Initial post distribution happens in the first 60–90 minutes (how the LinkedIn algorithm works). If your audience is active in that window, the algorithm amplifies. If not, the post dies before taking off and doesn't recover.

This changes the framing: the question isn't "when does everyone post?", but "when is my audience looking at the feed?"

Hours that work by audience type

Corporate employees (Europe)

  • 8:00–9:00 (commute or first coffee).
  • 12:30–13:30 (lunch break).
  • 17:30–18:30 (end of day, transition scroll).

Founders and SaaS operators

  • 7:00–8:00 (before the workday).
  • 21:00–22:30 (after dinner, high reading, low commenting).

Recruiters and HR

  • 9:30–11:00 midweek, especially Tuesday and Wednesday.
  • Sunday 19:00–21:00 (week prep).

LATAM audience working for US companies

  • 10:00–12:00 EST (resonates with both LATAM and the East Coast).

Mixed international audience

  • 14:00–16:00 CET hits Europe afternoon, US morning, and LATAM midday.

Days of the week in 2026

The "don't post on Friday or weekends" rule no longer applies as strongly as three years ago. What is still true:

  • Tuesday and Wednesday: higher cumulative impressions, but also more competition.
  • Thursday: best engagement-to-competition ratio.
  • Saturday morning: opinion and storytelling posts perform surprisingly well.
  • Sunday evening: high read rates, low comments.
  • Monday: worst day. People check email, not LinkedIn.

How to find your real time

Three steps:

  1. Check your Creator Analytics, section "Audience activity". It shows when your followers are connected.
  2. Cross-reference with your 10 best posts of the last quarter: what time do they share?
  3. Test 4 weeks in 2 different windows, same content type. The difference will be obvious.
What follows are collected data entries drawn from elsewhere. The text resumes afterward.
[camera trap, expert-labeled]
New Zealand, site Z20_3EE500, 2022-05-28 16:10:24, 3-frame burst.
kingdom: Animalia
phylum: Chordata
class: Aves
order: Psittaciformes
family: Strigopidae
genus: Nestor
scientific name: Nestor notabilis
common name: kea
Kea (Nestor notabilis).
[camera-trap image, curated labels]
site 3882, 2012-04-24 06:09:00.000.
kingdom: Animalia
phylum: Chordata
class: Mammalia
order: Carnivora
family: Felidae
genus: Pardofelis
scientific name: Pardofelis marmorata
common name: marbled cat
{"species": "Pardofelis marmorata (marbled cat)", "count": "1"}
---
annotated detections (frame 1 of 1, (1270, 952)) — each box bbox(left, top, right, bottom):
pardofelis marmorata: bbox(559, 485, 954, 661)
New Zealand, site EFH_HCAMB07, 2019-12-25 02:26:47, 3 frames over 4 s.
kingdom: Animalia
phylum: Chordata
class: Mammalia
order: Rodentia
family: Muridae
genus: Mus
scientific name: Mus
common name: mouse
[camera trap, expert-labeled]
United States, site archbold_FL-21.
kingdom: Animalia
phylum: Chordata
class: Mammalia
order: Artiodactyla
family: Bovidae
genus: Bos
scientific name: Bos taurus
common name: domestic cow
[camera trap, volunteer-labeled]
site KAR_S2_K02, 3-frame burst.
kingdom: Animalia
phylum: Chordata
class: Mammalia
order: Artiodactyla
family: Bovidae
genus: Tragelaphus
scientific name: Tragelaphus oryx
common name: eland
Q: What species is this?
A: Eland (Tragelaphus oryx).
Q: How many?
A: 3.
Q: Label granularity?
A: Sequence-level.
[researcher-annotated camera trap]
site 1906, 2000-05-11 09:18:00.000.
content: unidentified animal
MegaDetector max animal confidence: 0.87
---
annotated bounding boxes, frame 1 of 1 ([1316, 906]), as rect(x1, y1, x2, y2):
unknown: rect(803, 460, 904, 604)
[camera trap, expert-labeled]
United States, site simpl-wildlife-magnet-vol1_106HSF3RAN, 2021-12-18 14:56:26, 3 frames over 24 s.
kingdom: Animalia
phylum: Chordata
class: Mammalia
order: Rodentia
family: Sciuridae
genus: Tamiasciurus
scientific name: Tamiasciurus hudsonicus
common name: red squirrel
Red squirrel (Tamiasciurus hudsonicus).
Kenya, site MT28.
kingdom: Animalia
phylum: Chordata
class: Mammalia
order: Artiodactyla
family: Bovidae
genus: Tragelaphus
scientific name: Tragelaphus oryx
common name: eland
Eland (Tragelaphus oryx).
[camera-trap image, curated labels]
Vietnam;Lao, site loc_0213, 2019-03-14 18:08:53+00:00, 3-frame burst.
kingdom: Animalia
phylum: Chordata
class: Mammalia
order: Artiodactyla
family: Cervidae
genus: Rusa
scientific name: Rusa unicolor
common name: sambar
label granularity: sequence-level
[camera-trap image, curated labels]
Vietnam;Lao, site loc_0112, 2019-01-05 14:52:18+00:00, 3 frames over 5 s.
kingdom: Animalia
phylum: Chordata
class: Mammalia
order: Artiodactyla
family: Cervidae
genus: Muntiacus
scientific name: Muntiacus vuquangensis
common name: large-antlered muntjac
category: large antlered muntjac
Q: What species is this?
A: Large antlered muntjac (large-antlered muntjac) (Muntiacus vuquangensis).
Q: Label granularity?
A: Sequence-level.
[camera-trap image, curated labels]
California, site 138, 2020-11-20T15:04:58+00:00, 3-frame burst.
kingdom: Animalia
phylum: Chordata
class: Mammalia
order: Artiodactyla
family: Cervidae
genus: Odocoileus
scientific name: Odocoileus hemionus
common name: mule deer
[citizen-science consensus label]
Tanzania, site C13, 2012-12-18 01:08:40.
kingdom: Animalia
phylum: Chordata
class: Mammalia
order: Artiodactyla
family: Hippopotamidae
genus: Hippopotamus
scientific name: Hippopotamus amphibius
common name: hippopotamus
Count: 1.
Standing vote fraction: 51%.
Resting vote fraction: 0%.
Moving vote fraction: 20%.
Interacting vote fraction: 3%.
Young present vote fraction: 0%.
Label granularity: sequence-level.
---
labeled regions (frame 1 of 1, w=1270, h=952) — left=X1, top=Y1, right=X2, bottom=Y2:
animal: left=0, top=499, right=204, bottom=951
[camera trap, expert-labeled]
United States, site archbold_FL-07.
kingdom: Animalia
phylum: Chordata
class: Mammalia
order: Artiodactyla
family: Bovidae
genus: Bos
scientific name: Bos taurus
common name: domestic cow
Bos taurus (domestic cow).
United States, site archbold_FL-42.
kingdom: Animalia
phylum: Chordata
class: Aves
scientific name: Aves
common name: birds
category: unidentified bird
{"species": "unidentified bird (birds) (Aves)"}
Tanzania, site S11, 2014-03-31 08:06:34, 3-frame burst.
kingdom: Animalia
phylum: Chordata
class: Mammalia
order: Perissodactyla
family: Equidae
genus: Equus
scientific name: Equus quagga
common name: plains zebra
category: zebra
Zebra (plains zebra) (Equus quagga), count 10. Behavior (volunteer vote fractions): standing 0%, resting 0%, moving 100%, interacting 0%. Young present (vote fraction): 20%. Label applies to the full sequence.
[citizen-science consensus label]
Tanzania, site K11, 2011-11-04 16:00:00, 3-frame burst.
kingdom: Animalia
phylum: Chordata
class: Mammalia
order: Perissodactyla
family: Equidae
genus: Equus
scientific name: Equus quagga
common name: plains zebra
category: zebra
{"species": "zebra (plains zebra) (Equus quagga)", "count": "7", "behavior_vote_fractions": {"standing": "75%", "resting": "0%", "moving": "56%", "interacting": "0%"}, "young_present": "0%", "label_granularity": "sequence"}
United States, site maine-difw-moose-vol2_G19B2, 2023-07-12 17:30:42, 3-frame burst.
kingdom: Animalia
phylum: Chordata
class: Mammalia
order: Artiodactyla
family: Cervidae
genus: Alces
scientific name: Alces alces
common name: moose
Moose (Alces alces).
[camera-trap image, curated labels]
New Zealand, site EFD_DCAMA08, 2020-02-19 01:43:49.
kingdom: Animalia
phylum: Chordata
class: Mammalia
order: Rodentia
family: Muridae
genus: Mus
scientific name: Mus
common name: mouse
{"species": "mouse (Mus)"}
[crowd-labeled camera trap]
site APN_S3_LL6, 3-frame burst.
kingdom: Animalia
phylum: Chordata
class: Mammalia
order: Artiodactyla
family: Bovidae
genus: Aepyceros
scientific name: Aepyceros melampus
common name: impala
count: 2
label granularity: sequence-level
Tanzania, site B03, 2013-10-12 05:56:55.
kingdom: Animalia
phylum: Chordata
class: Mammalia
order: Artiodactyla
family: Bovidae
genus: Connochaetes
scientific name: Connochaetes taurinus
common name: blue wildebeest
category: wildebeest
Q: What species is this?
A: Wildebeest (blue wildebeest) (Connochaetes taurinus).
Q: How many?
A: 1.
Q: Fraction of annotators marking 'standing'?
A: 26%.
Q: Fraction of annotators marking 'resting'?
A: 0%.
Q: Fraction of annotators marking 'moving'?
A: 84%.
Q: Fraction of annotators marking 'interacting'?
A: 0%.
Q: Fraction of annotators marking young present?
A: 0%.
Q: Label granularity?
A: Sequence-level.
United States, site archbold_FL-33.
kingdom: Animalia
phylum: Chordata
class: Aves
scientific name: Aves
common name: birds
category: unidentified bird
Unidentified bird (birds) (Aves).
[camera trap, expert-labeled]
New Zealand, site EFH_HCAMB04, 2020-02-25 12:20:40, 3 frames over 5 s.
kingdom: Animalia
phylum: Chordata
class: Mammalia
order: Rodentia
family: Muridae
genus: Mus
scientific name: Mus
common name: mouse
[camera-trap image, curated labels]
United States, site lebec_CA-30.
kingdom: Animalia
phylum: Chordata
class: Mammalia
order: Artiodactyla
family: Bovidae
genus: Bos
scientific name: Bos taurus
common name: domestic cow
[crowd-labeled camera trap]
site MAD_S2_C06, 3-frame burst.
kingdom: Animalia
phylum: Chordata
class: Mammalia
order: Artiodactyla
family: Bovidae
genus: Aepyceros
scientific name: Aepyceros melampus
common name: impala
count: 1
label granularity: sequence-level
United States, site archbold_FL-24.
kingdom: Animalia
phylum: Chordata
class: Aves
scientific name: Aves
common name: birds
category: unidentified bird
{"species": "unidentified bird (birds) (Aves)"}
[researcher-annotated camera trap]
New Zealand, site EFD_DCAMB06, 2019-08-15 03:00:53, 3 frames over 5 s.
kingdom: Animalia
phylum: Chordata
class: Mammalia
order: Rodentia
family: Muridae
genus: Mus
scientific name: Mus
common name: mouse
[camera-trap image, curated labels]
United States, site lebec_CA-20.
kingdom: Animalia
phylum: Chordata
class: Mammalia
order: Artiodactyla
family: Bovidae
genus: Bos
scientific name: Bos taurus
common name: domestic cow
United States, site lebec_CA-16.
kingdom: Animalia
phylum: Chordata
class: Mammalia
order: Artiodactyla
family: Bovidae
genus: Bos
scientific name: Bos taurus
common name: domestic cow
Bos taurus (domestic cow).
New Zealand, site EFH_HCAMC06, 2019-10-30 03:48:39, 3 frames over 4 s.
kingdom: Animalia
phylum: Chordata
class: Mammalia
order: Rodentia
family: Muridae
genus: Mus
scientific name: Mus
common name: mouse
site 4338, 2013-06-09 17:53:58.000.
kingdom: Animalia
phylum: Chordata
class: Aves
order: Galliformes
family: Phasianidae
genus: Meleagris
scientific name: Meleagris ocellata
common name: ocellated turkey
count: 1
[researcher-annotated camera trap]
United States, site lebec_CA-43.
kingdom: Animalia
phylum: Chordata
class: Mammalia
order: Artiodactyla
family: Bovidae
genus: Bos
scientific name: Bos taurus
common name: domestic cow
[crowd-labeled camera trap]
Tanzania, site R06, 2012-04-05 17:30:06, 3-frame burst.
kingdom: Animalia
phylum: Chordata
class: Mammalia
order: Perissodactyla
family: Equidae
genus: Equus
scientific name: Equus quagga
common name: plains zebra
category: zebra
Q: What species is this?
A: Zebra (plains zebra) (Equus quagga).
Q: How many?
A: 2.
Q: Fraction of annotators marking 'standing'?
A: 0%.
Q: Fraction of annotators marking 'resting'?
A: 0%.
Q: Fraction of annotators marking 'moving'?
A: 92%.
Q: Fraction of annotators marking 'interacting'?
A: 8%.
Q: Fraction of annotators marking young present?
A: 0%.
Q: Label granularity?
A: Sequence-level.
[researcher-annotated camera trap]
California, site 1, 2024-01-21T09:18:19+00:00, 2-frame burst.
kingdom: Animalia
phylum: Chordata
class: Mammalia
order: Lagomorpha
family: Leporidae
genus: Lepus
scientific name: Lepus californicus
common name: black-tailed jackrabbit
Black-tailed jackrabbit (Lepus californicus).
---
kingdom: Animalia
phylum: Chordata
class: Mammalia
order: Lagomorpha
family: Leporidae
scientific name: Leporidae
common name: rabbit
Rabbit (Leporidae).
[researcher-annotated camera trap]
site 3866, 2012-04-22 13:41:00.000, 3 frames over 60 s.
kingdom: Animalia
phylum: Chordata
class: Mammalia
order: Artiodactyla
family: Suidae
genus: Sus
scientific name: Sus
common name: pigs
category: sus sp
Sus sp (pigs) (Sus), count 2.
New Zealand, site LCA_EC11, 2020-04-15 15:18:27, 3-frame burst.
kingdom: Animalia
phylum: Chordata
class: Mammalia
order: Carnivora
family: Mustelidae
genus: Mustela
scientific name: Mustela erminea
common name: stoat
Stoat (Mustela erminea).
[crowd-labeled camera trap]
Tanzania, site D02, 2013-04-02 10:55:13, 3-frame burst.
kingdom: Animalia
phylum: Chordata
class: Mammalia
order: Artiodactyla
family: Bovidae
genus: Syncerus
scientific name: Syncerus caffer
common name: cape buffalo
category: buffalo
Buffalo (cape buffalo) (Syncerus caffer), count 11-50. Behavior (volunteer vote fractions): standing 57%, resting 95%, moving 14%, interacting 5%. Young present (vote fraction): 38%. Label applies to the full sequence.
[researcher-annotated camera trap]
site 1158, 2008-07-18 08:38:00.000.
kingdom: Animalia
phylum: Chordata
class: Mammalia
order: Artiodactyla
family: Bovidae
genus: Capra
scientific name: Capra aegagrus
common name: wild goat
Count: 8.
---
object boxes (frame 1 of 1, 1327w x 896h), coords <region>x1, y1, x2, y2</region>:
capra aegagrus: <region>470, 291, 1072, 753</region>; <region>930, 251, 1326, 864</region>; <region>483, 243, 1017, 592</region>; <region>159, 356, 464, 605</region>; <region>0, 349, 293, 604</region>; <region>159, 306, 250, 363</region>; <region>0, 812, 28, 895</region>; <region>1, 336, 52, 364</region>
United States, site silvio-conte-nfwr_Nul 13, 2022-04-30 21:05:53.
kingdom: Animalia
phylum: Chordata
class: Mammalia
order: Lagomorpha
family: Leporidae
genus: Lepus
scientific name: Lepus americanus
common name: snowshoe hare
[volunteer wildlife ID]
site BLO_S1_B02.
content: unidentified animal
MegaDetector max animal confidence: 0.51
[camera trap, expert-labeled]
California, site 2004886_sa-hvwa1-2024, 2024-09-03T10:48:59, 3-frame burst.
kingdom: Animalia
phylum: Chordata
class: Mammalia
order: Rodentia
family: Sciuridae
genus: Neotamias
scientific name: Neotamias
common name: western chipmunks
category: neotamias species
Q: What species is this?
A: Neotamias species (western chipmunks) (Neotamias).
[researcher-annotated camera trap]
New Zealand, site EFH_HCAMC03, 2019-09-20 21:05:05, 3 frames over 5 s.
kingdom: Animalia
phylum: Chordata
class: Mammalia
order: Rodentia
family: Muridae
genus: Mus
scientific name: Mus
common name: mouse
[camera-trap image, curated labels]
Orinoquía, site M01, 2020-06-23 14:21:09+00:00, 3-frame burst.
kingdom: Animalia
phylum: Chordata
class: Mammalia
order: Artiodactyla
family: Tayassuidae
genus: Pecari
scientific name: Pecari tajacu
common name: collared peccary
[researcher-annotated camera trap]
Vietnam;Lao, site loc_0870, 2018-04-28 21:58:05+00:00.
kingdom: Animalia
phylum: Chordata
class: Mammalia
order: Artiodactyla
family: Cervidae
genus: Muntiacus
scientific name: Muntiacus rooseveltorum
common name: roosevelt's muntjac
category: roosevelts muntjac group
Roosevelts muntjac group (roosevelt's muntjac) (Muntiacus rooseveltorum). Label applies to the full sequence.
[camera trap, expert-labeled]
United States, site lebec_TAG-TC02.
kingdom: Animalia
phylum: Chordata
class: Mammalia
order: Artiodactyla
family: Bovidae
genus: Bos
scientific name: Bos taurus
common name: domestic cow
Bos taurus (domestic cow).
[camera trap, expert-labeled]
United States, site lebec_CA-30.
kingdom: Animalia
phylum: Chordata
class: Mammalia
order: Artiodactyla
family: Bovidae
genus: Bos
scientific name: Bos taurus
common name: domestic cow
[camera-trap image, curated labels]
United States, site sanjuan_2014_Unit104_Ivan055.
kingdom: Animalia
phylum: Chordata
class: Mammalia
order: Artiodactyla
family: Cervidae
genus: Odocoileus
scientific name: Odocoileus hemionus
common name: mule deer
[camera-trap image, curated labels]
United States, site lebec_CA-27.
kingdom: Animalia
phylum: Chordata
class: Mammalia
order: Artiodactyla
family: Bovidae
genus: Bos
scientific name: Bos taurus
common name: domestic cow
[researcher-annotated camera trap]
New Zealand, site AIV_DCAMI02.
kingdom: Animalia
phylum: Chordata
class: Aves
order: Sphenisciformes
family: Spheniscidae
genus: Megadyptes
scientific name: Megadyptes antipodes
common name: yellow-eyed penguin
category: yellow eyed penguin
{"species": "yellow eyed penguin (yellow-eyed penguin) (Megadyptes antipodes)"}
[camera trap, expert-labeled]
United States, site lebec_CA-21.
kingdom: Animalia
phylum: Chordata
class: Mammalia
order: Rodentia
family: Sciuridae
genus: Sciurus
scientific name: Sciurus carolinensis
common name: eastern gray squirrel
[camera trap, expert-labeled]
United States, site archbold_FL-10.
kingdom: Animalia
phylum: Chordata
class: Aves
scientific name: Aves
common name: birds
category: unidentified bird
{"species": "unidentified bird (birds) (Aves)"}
The factor most people ignore

More important than the exact hour is being available to reply in the first 60 minutes. Each comment the author answers with more than 12 words triggers a second wave of distribution. Posting at the "best time" while in a meeting without your phone performs worse than posting at a mediocre time and being able to actively respond.

Schedule the post for when you can be present, not for when an infographic says it's optimal. And make sure the post has the structure the feed amplifies.